[Collected data]
——
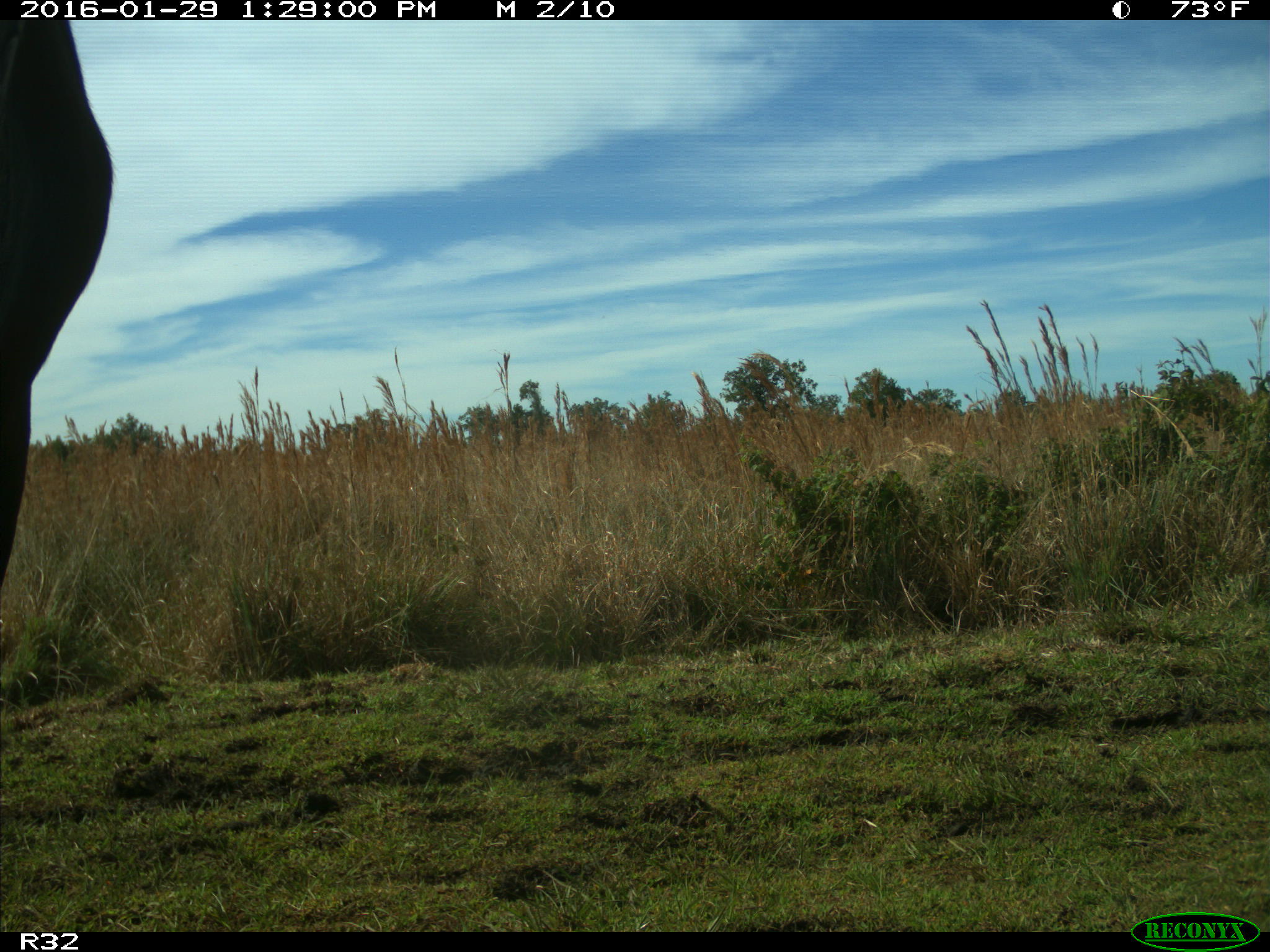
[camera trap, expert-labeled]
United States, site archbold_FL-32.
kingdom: Animalia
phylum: Chordata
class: Mammalia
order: Artiodactyla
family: Bovidae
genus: Bos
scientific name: Bos taurus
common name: domestic cow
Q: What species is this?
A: Bos taurus (domestic cow).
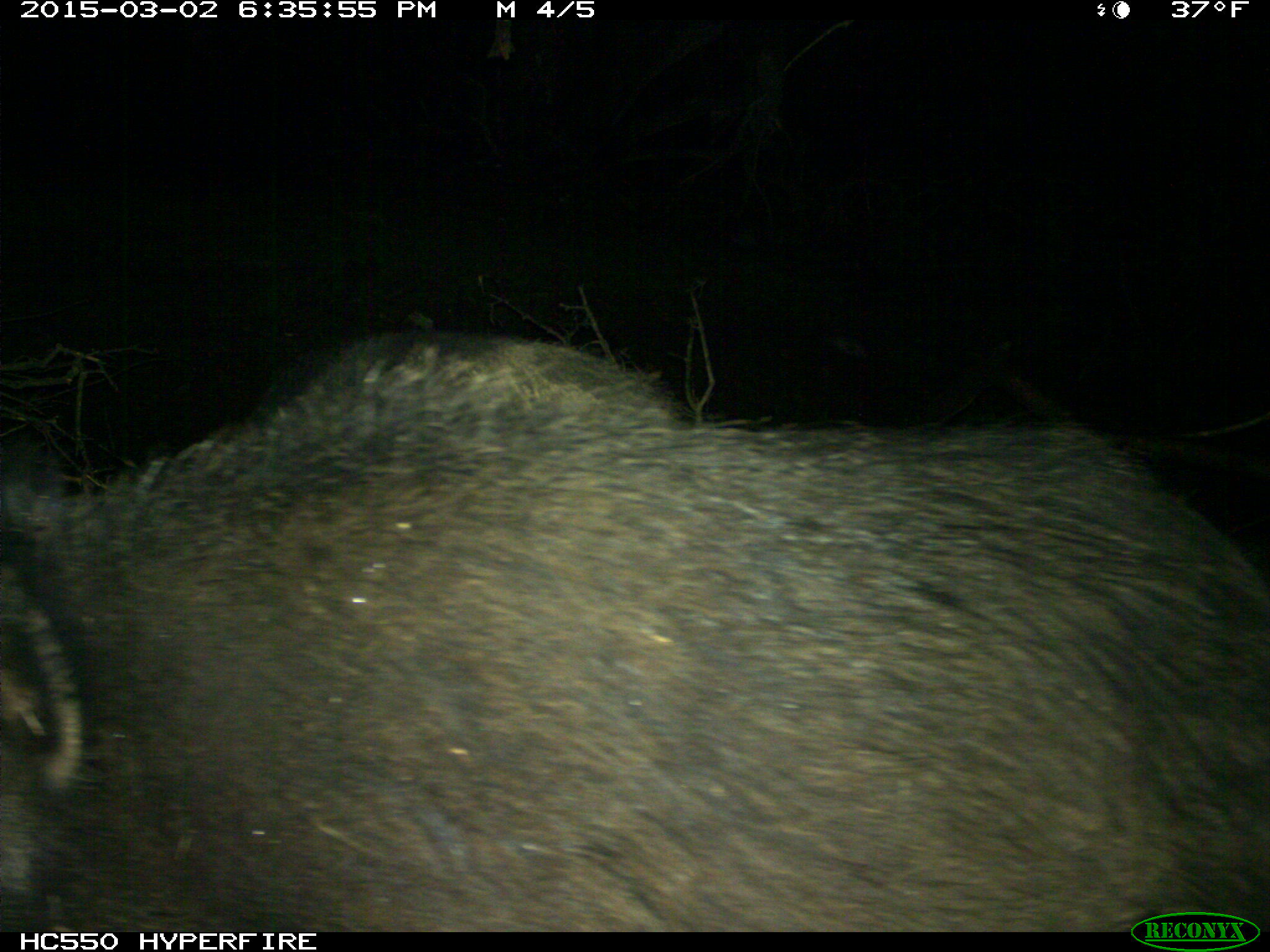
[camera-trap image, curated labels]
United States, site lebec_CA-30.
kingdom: Animalia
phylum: Chordata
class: Mammalia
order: Artiodactyla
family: Suidae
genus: Sus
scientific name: Sus scrofa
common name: wild boar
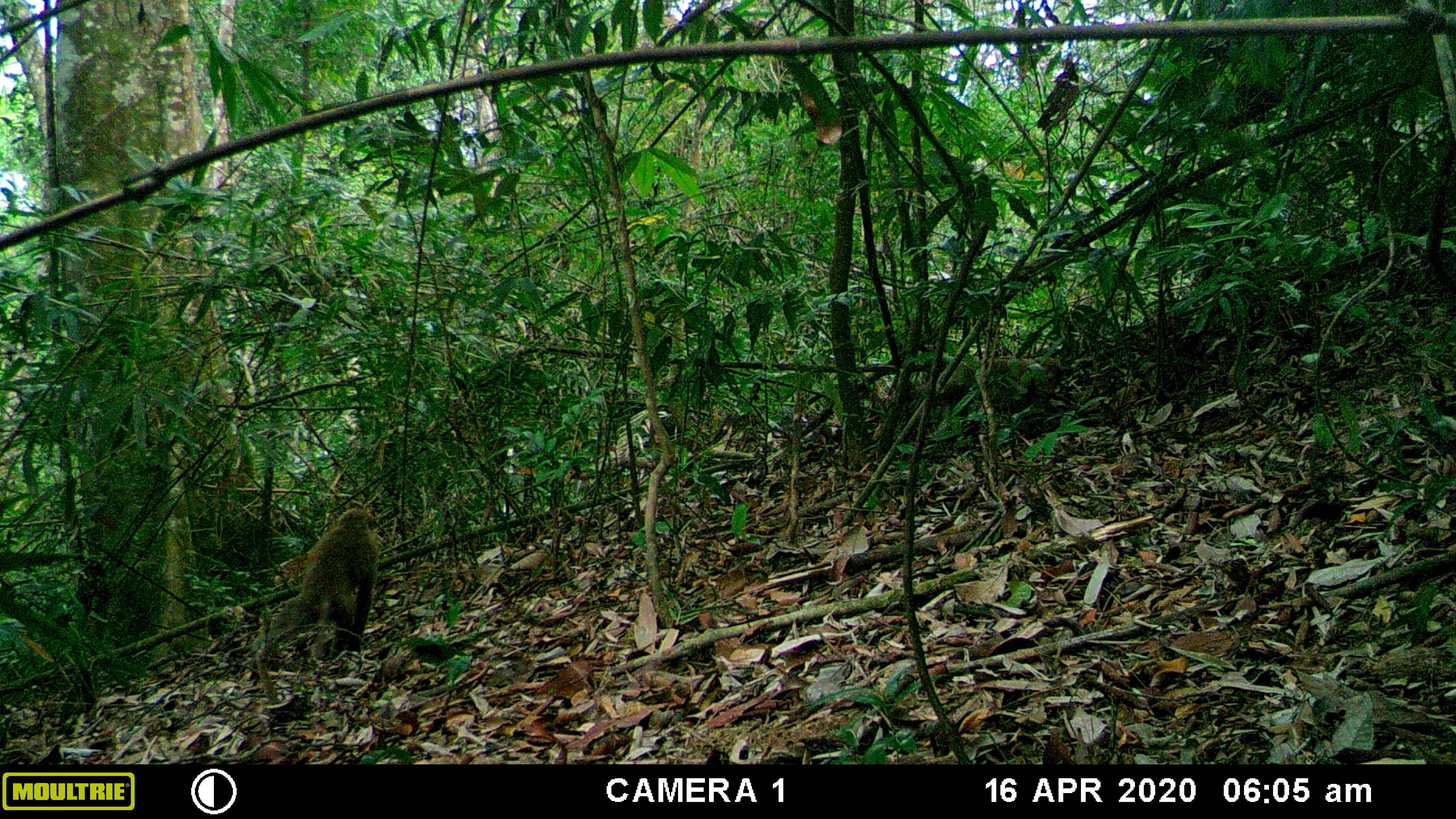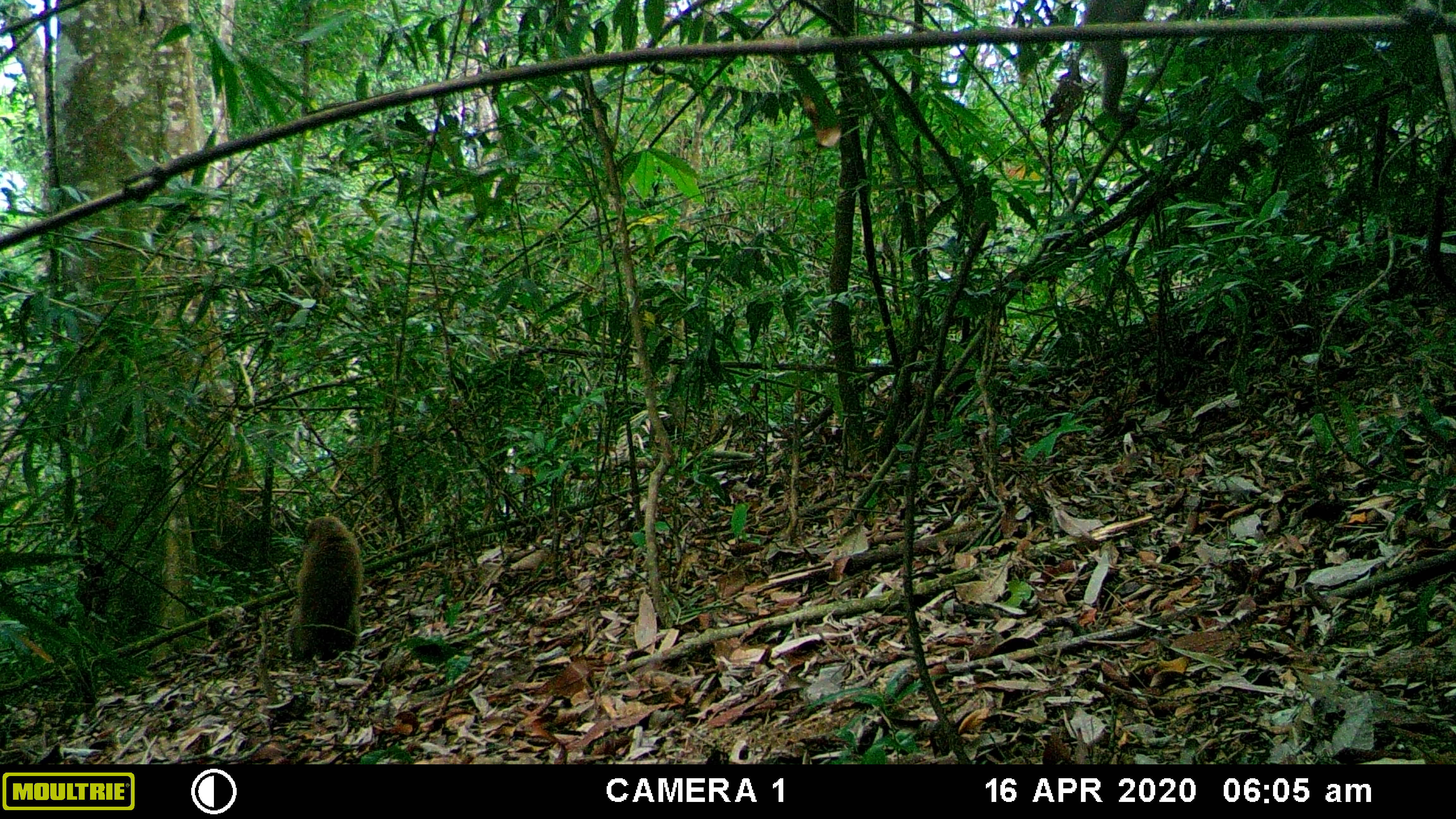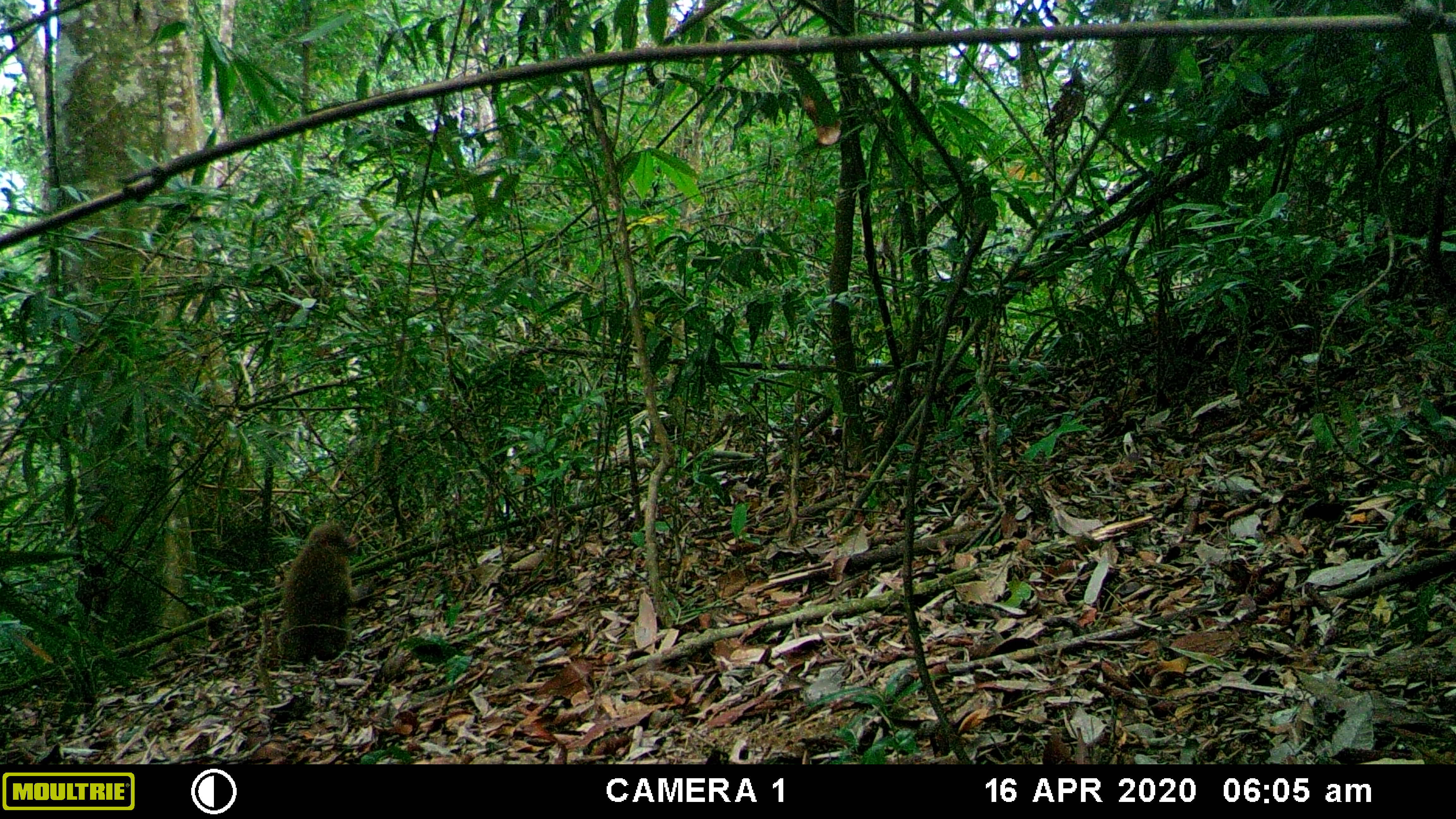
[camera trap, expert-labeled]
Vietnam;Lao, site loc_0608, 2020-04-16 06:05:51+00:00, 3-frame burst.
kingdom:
——
Exercise aim -
In the copy, include every line of the entries above exactly and none of the pictures.

Response area -
[camera trap, expert-labeled]
United States, site archbold_FL-32.
kingdom: Animalia
phylum: Chordata
class: Mammalia
order: Artiodactyla
family: Bovidae
genus: Bos
scientific name: Bos taurus
common name: domestic cow
Q: What species is this?
A: Bos taurus (domestic cow).
[camera-trap image, curated labels]
United States, site lebec_CA-30.
kingdom: Animalia
phylum: Chordata
class: Mammalia
order: Artiodactyla
family: Suidae
genus: Sus
scientific name: Sus scrofa
common name: wild boar
[camera trap, expert-labeled]
Vietnam;Lao, site loc_0608, 2020-04-16 06:05:51+00:00, 3-frame burst.
kingdom:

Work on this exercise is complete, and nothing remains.